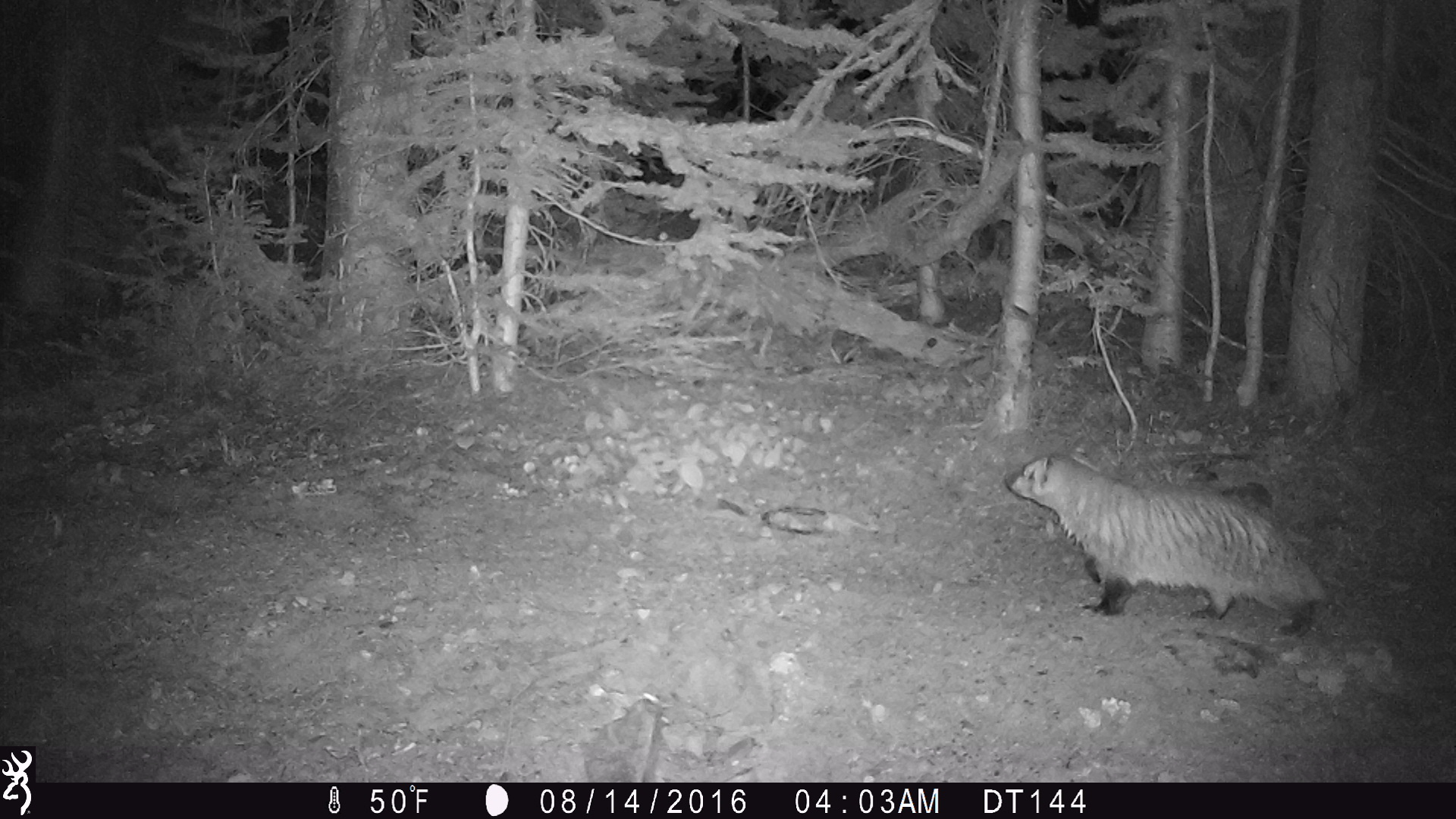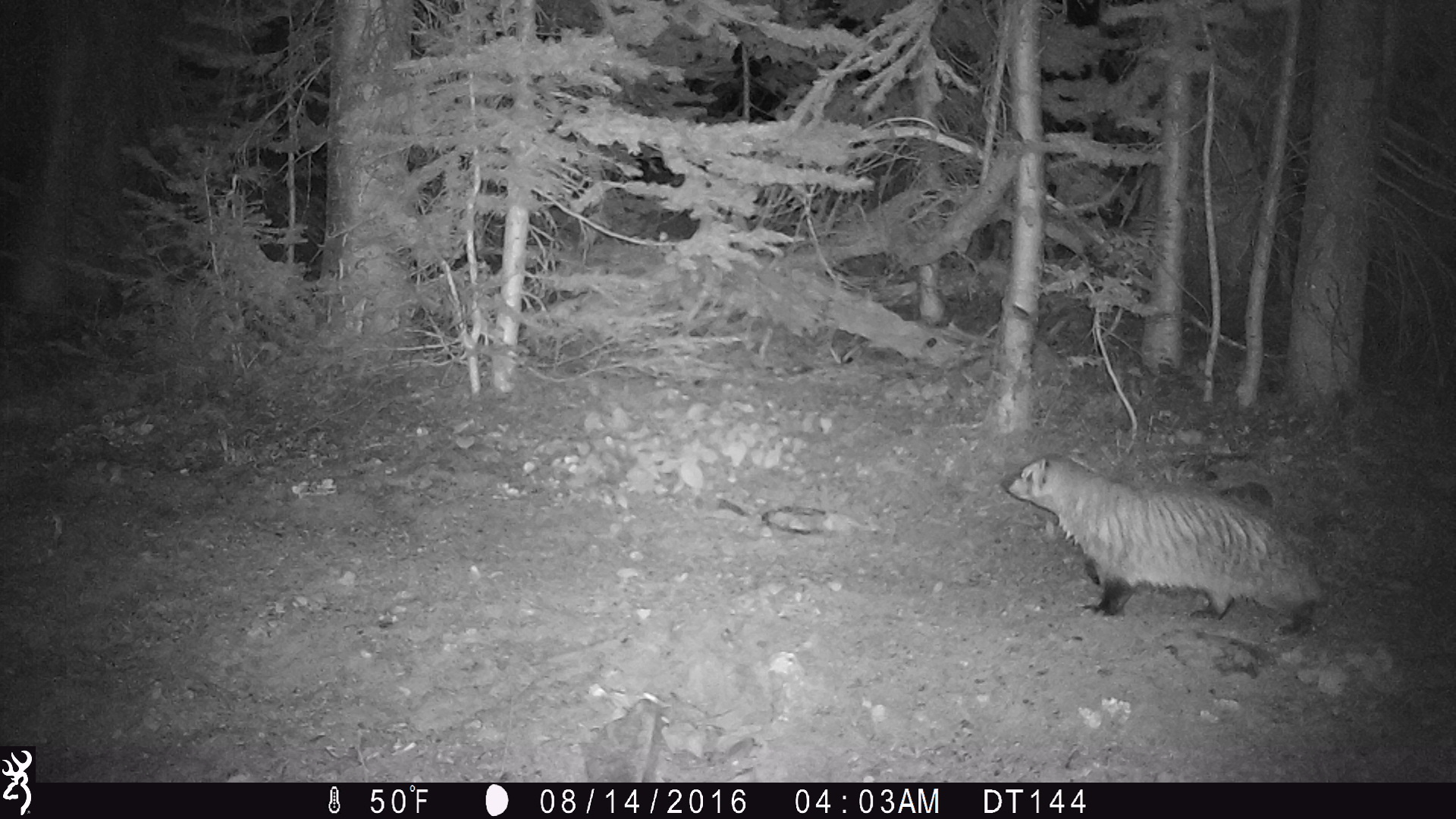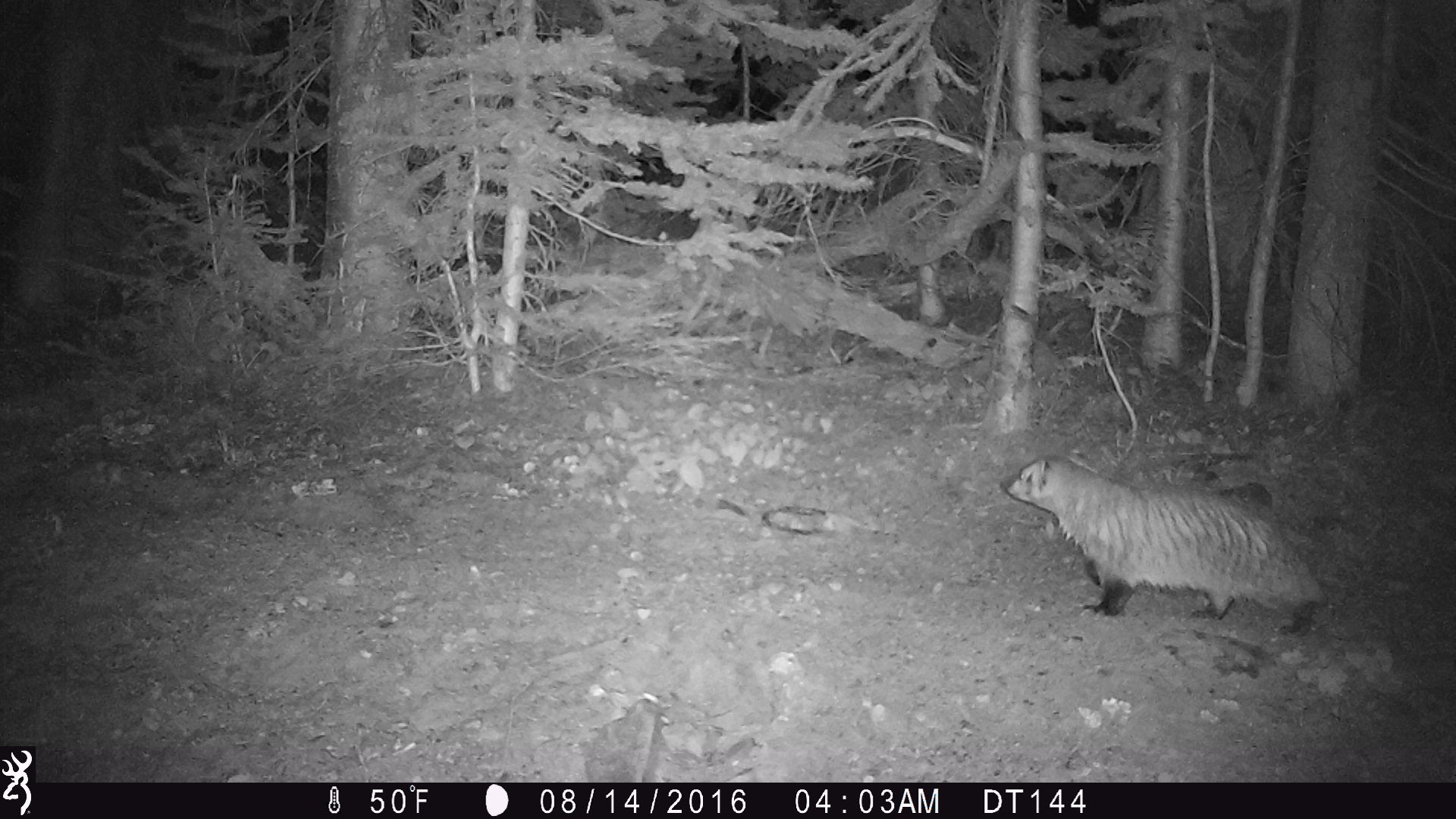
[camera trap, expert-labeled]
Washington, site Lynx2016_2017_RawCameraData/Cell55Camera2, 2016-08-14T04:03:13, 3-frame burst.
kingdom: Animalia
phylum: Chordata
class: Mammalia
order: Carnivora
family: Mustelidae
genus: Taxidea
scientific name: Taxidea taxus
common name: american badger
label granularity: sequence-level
===
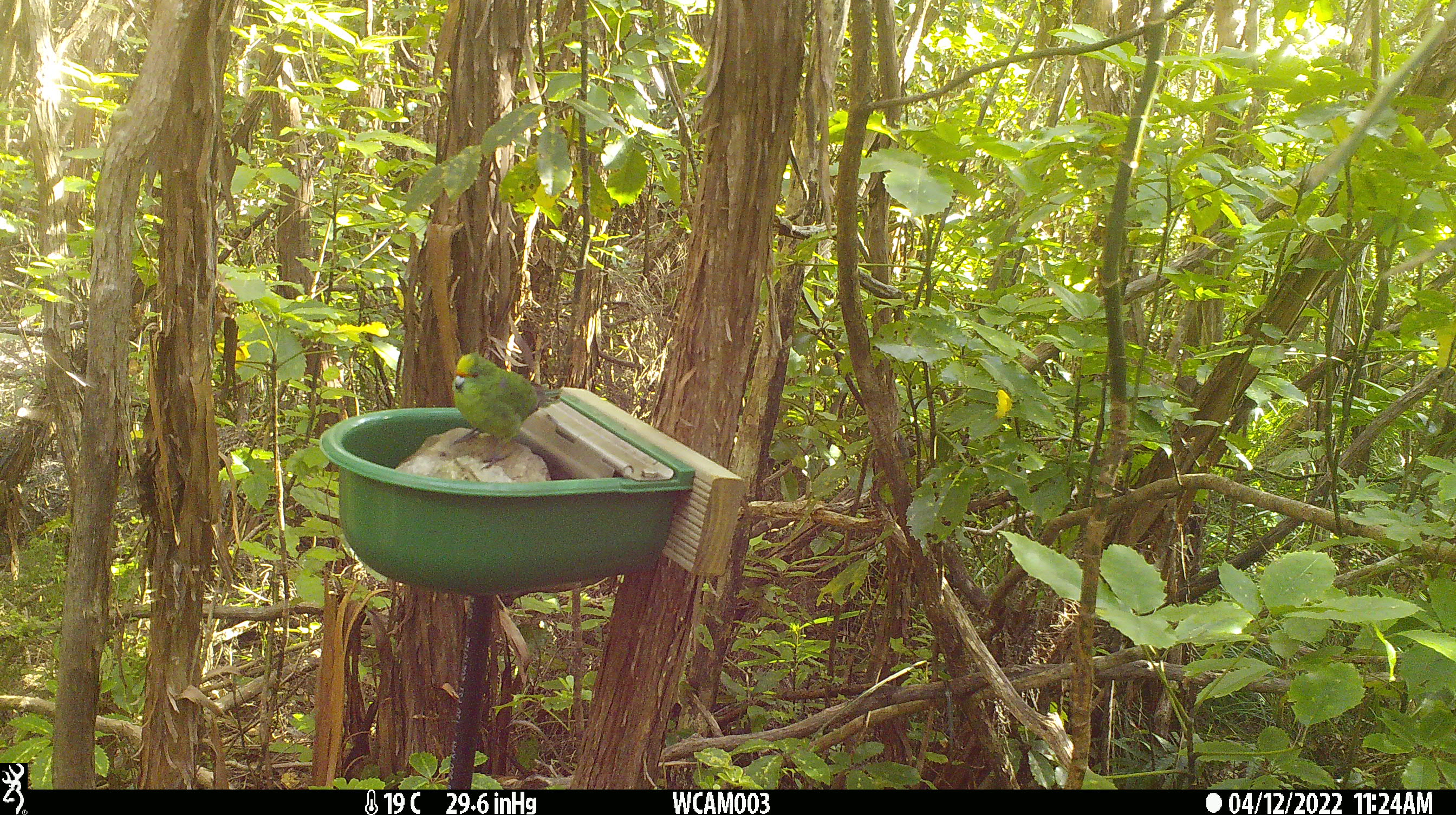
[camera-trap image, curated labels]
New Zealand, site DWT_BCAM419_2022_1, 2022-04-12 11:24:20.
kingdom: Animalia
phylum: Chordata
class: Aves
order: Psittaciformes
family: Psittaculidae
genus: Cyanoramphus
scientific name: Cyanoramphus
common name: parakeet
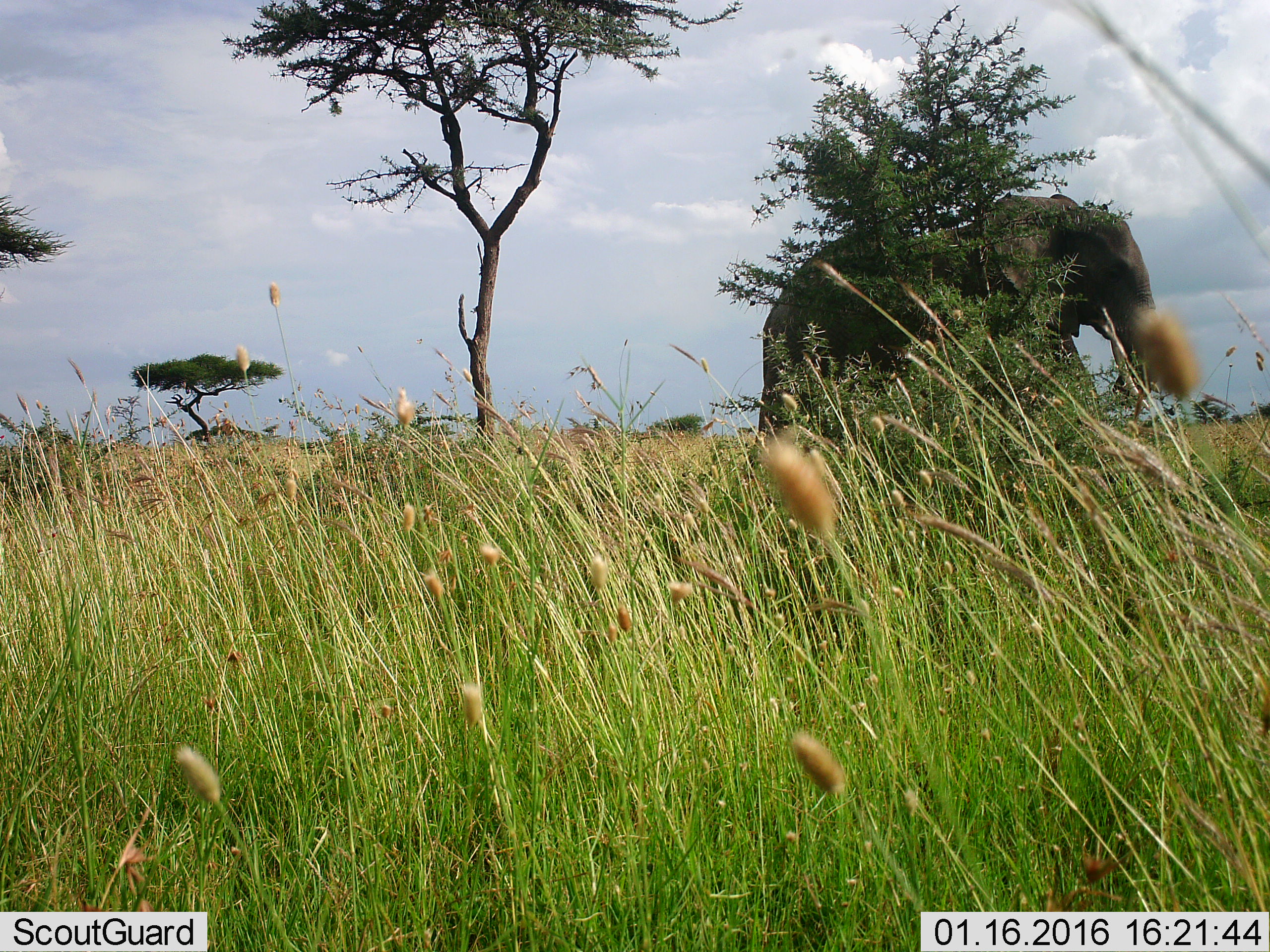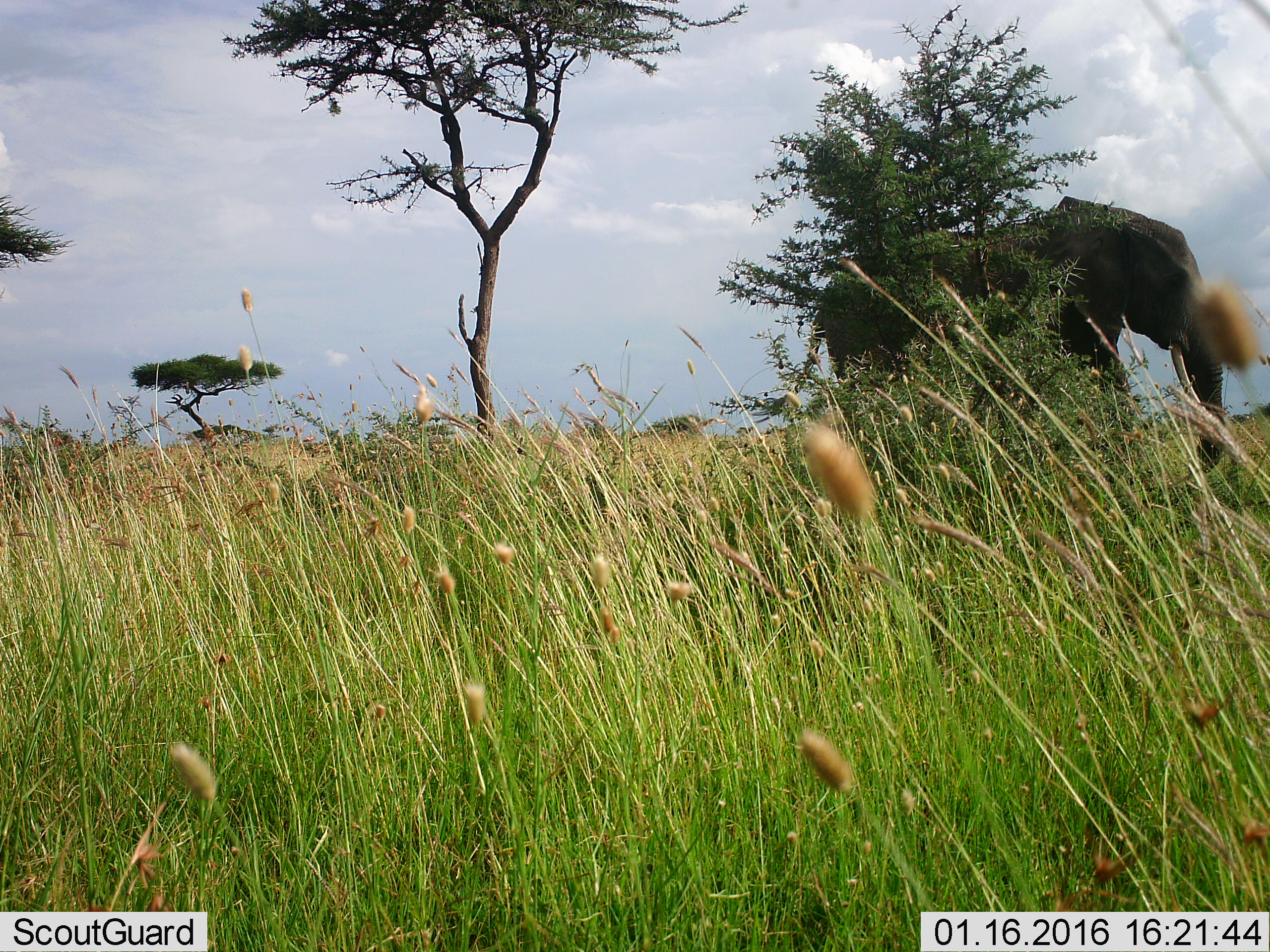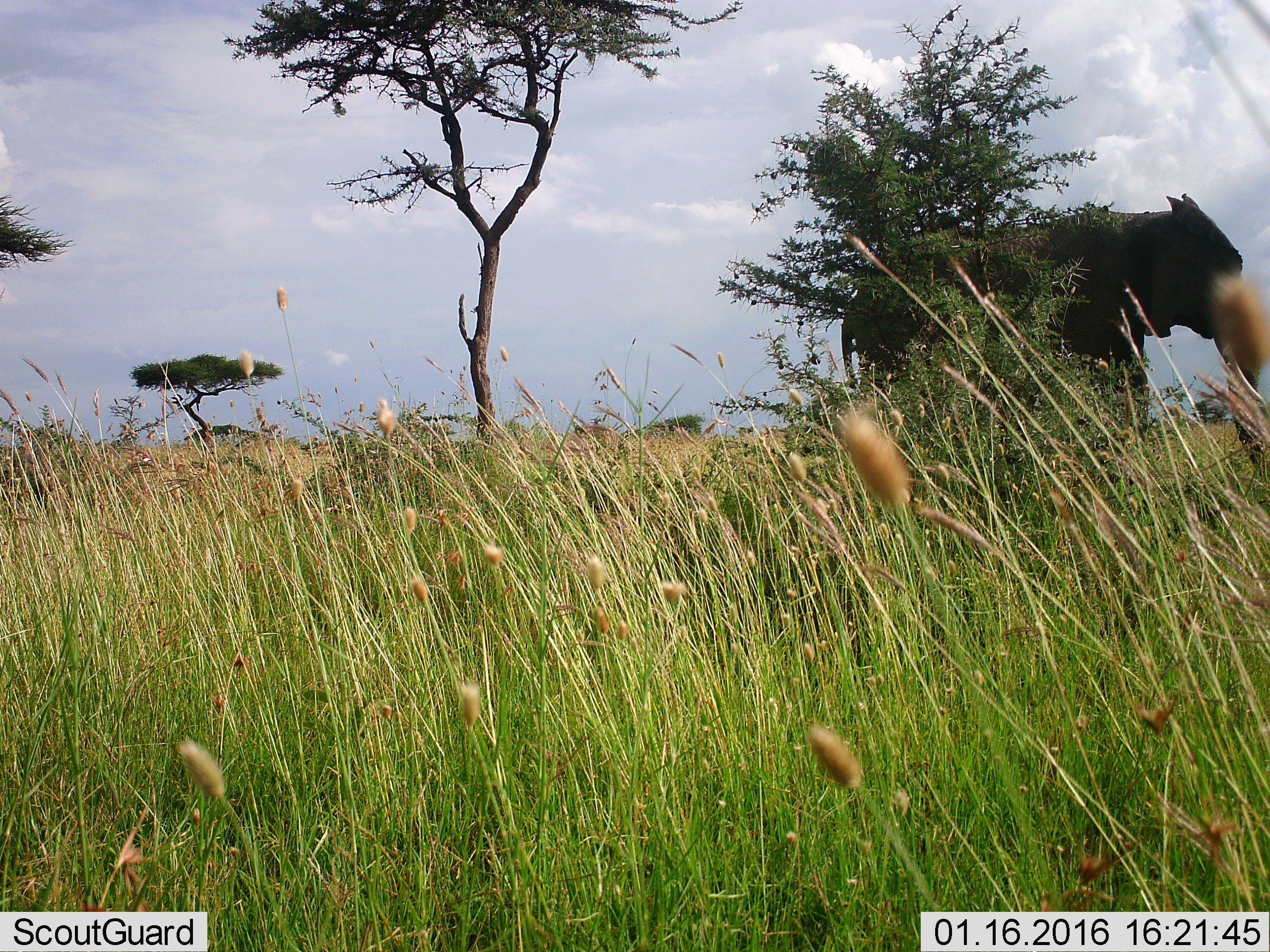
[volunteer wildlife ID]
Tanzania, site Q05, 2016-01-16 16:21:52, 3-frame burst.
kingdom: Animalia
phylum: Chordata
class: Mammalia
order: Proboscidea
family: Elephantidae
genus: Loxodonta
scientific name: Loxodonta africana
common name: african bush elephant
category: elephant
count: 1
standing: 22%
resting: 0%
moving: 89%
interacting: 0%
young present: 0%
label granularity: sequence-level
===
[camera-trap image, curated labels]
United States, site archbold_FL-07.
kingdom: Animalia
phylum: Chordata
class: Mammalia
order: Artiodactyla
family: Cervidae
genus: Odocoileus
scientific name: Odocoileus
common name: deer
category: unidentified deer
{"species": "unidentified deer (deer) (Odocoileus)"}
===
All that is wanted is a faithful reproduction of the line above with "United States, site archbold_FL-07.", the line with "category: unidentified deer", and every line in between.

United States, site archbold_FL-07.
kingdom: Animalia
phylum: Chordata
class: Mammalia
order: Artiodactyla
family: Cervidae
genus: Odocoileus
scientific name: Odocoileus
common name: deer
category: unidentified deer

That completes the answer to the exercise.